In this study, a composite phase change material (PCM) with hybrid graphene aerogel (HGA) composed of graphene oxide (GO) and carbon nanotubes (CNTs), as well as paraffin wax (PW) is prepared. In the composite PCM, the graphene aerogel plays a role as a skeletal structure to seal the PW, and provides more pathways for thermal conduction. The CNTs perform as extended surface on the skeletal structure for a further improvement of the thermal conductivity.
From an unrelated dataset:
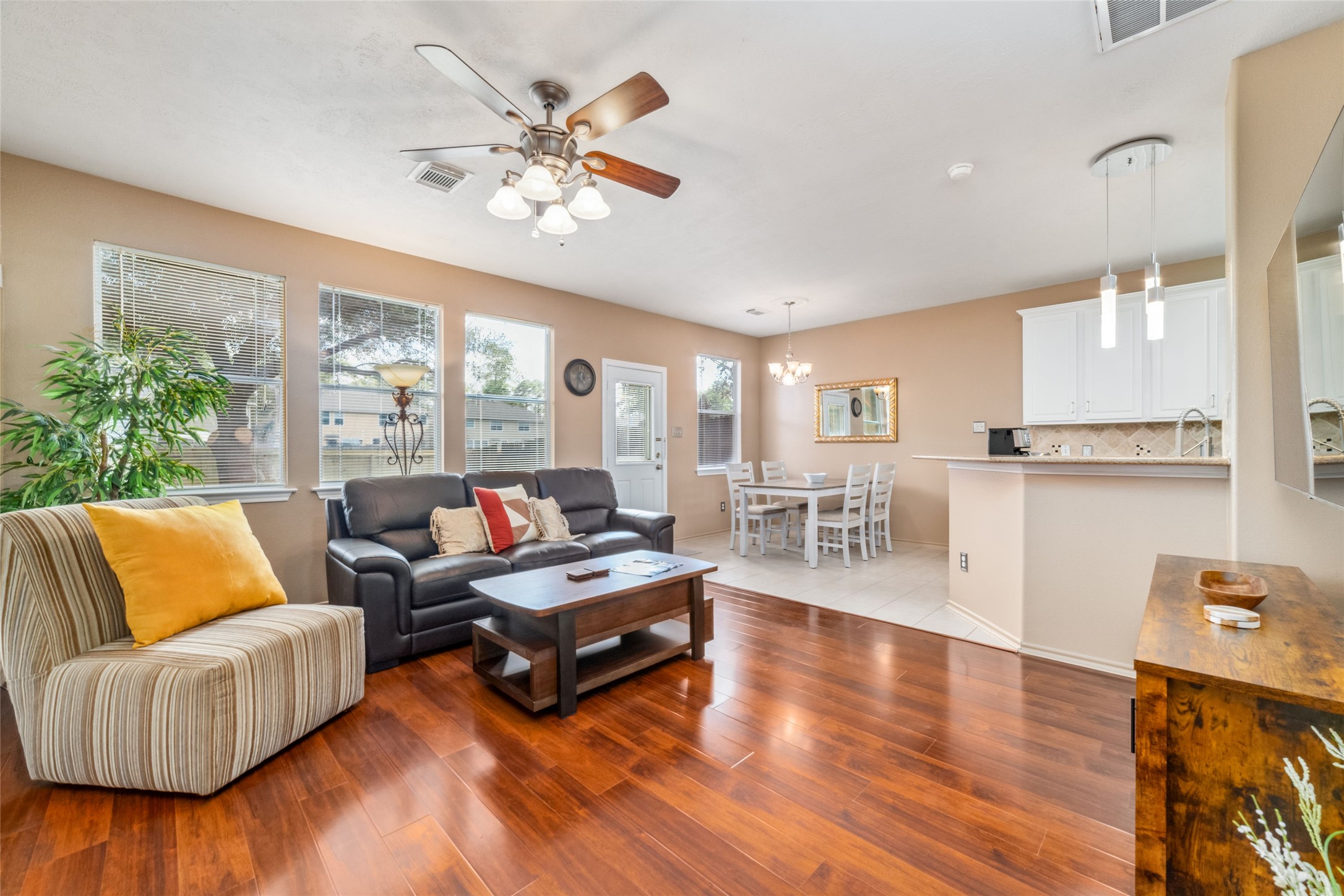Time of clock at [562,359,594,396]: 4:34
The prepared composite PCM with 2.2 wt% of HGA exhibits a thermal conductivity as high as 0.46 W m−1 K−1, 1.77-fold higher than that of pure PW (0.26 W m−1 K−1), and 1.44-fold higher than the PW/GA composite PCM. At the same time, the prepared composite PCM also possesses a large solar absorptance (close to 1) in the solar spectrum, which is 1.4-fold higher than that of pure PW. In addition, owing to the low density of HGA, the composite PCM reveals a comparable heat storage performance as compared to pure PW. In addition, the feasibility of composite PCMs in a solar thermal storage system is modelled and studied by numerical simulation. The results indicate that the numerical model could predict the solar thermal storage process accurately. The PW/G2C1-CA solar unglazed collector shows good performance in terms of large solar energy storage and short charging/discharging durations.